QUALITATIVECREDIT (SELECTIVE) CONTROL

1.      Ceiling on the Level of Credit: -The ceiling (upper limit) on the level of credit restricts the lending capacity of a bank to grant various advances against certain controlled commodities or securities.

2.      Margin Requirements: -The RBI imposes minimum margin requirements, which vary from 20% to 80% for lending against securities or commodities. Margin against a particular security is decreased or increased in order to encourage or discourage the flow of credit to a particular sector.

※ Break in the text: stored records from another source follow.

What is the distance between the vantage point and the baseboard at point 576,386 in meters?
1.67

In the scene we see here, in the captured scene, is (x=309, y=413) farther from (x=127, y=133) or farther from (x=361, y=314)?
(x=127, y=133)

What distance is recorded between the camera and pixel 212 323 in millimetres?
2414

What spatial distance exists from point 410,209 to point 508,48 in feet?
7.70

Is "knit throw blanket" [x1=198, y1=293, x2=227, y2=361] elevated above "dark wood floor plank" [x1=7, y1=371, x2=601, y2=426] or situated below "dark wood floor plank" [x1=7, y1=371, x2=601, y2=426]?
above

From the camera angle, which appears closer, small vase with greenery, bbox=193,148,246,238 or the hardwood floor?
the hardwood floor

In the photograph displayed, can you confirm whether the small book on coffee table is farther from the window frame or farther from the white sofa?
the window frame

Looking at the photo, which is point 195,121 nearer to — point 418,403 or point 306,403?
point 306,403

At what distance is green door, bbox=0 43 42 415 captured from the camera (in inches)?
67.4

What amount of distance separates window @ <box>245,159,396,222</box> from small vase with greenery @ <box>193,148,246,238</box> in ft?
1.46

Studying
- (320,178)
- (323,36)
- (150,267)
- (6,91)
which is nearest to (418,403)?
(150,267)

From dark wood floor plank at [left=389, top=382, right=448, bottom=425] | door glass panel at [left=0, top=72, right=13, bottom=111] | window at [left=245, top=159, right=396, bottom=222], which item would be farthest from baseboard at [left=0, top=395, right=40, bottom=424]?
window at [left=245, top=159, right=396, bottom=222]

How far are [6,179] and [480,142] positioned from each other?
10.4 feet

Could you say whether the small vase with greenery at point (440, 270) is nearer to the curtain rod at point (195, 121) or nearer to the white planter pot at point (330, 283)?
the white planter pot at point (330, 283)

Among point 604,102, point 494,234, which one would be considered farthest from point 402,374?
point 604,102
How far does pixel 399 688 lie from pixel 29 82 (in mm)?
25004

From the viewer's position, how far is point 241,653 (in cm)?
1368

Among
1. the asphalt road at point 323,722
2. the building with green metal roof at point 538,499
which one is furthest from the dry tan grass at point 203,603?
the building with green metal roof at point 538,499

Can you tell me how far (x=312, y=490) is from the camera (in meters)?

3.      Directives: - The RBI issue directives (orders) to banks regarding advances. Directives are issued in the following aspects.
·         Minimum margin requirements against securities.
·         Maximum limit on advances to borrowers.
·         The Percentage of CRR and Statutory Liquidity Ratio (SLR)
·         Minimum lock-in period, etc.

The RBI takes necessary action on those banks, which fail to comply with its directives.


4.      Moral Suasion: -Under moral suasion, the RBI issues periodical letters to bank to exercise control over credit. Such periodical letters act as a remainder to the banking sector to follow credit control norms (rule).


5.      Direct Action: - The Centralbank may take direct action on commercial banks for not observing the guidelines. The banks have to follow central bank directives or guidelines in case of granting credit such as margin requirements.



6.      Publicity: -Central bank publishes information regarding money market and credit situation in the market. This information can be useful to the banks in framing credit policy and fixing interest rates.




7.      Regulation of consumer Credit: -The central bank frames guidelines relating to consumer credit. The bank providing consumer credit to buy consumer durables and other items have to follow such guidelines.